Non-convergence of Conditional Autoregressive model

marcodena · August 6, 2017, 6:15pm

Dear community,
I’m trying to implement a model described in this paper http://onlinelibrary.wiley.com/doi/10.1002/1097-0258(20000915/30)19:17/18<2421::AID-SIM579>3.0.CO;2-C/full#references.

I’m using this model to fit 26 discrete variables (y), with an offset, and a spatial effect component. Refer to equation (1) of the paper and equation (7) and (8). The relative code is:

class CAR3(distribution.Continuous):
"""
Conditional Autoregressive (CAR) with 2nd order neighbors
"""

def __init__(self, adjacency, tau, rho, adjacency2, rho2, *args, **kwargs):
    super(CAR3, self).__init__(*args, **kwargs)
    n, m = adjacency.shape
    self.n = n

    adjacency_sparse = scipy.sparse.csr_matrix(adjacency)
    self.adjacency = theano.sparse.as_sparse_variable(adjacency_sparse)
    adjacency_sparse2 = scipy.sparse.csr_matrix(adjacency2)
    self.adjacency2 = theano.sparse.as_sparse_variable(adjacency_sparse2)

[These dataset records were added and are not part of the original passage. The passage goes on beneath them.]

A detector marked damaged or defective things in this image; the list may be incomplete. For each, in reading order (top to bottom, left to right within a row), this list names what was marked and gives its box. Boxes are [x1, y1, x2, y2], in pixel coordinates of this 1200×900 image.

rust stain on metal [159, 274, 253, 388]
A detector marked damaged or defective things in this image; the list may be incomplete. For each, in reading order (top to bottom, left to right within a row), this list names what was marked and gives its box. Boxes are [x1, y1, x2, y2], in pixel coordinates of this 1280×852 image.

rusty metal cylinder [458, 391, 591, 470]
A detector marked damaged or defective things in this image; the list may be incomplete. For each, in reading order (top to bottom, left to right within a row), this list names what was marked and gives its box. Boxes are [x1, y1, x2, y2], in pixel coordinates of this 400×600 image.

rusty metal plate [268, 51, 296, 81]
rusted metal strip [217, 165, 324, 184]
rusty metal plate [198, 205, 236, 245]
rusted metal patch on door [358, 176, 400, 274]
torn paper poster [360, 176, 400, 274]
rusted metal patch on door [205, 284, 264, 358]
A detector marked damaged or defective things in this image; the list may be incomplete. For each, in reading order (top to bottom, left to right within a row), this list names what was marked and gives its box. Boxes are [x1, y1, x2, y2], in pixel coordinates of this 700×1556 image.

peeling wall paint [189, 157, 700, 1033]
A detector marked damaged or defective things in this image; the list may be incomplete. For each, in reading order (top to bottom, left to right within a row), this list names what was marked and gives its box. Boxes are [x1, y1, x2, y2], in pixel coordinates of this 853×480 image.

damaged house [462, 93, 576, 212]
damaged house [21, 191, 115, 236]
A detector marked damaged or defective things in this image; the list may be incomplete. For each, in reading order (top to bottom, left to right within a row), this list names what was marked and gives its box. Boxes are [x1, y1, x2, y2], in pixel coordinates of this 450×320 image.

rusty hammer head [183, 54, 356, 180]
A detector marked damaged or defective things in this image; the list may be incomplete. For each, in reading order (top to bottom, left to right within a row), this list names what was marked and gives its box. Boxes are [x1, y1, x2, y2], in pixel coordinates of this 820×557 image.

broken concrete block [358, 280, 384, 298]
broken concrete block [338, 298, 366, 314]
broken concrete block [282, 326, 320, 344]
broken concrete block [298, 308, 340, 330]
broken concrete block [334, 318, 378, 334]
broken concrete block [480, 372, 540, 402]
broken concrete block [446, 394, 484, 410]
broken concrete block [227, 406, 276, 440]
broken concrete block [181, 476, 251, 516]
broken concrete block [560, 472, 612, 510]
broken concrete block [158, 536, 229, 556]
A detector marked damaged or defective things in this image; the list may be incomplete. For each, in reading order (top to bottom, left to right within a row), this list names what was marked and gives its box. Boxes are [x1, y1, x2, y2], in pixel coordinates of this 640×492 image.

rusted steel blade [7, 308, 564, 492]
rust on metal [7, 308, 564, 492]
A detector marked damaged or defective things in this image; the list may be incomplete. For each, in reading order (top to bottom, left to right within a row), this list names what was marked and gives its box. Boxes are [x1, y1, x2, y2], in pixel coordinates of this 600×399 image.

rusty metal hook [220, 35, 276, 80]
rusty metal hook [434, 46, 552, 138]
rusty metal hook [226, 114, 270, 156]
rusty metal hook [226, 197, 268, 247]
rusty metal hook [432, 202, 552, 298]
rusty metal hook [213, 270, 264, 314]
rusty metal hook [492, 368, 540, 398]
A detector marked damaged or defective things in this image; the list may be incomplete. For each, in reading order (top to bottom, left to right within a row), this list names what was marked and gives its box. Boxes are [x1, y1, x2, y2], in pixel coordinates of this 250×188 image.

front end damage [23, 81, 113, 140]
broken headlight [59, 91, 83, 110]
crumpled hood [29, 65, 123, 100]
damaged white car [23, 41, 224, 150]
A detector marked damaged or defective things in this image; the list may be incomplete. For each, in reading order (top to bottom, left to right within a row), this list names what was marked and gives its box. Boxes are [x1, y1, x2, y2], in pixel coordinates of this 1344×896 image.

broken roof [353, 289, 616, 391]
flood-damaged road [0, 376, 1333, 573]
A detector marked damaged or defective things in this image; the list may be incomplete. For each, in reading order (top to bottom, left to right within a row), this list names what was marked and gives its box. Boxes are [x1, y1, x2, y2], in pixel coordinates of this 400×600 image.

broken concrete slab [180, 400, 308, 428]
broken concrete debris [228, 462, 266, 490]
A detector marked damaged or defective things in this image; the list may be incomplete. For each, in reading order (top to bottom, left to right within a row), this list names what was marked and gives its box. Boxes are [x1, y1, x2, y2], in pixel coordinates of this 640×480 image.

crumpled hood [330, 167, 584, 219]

    self.n_neighbors = tt.as_tensor_variable(adjacency.sum(1))
    self.n_neighbors2 = tt.as_tensor_variable(adjacency2.sum(1))
    self.mean = tt.zeros(n)
    self.median = self.mean
    self.tau = tt.as_tensor_variable(tau)
    self.rho = tt.as_tensor_variable(rho)
    self.rho2 = tt.as_tensor_variable(rho2)


with open('dataset.pkl', "rb") as input_file:
    y = pickle.load(input_file)
    offset = pickle.load(input_file)
    adjacency = pickle.load(input_file)
    adjacency2 = pickle.load(input_file)

with pm.Model() as pooled_model:
    b0 = pm.Normal('intercept', mu=0, tau=0.001)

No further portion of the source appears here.